* **Problem requirements**
Everything in the listing below should be repeated exactly, apart from the pictures.

* **Information shown**
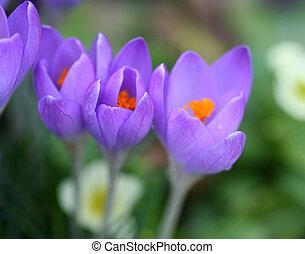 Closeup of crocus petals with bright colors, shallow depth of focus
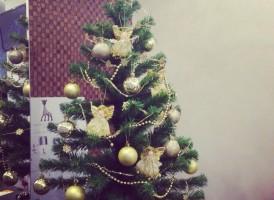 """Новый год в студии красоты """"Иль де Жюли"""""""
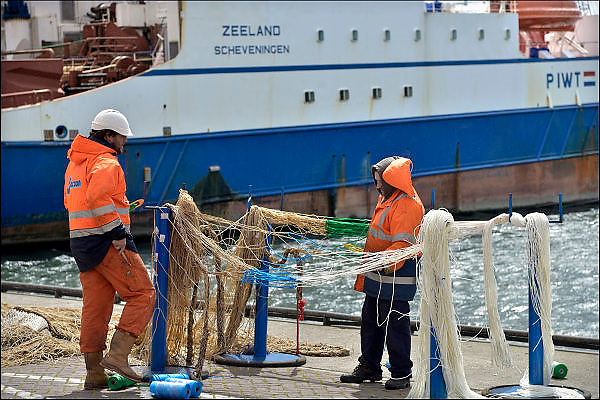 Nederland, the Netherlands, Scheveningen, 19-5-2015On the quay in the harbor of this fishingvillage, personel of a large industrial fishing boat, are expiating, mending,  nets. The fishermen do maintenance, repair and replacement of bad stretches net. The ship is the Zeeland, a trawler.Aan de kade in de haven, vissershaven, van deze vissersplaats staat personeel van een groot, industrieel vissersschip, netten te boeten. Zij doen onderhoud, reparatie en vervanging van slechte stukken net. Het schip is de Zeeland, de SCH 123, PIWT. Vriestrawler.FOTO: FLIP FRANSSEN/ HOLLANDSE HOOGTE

* **Answer**
 Closeup of crocus petals with bright colors, shallow depth of focus
 """Новый год в студии красоты """"Иль де Жюли"""""""
 Nederland, the Netherlands, Scheveningen, 19-5-2015On the quay in the harbor of this fishingvillage, personel of a large industrial fishing boat, are expiating, mending,  nets. The fishermen do maintenance, repair and replacement of bad stretches net. The ship is the Zeeland, a trawler.Aan de kade in de haven, vissershaven, van deze vissersplaats staat personeel van een groot, industrieel vissersschip, netten te boeten. Zij doen onderhoud, reparatie en vervanging van slechte stukken net. Het schip is de Zeeland, de SCH 123, PIWT. Vriestrawler.FOTO: FLIP FRANSSEN/ HOLLANDSE HOOGTE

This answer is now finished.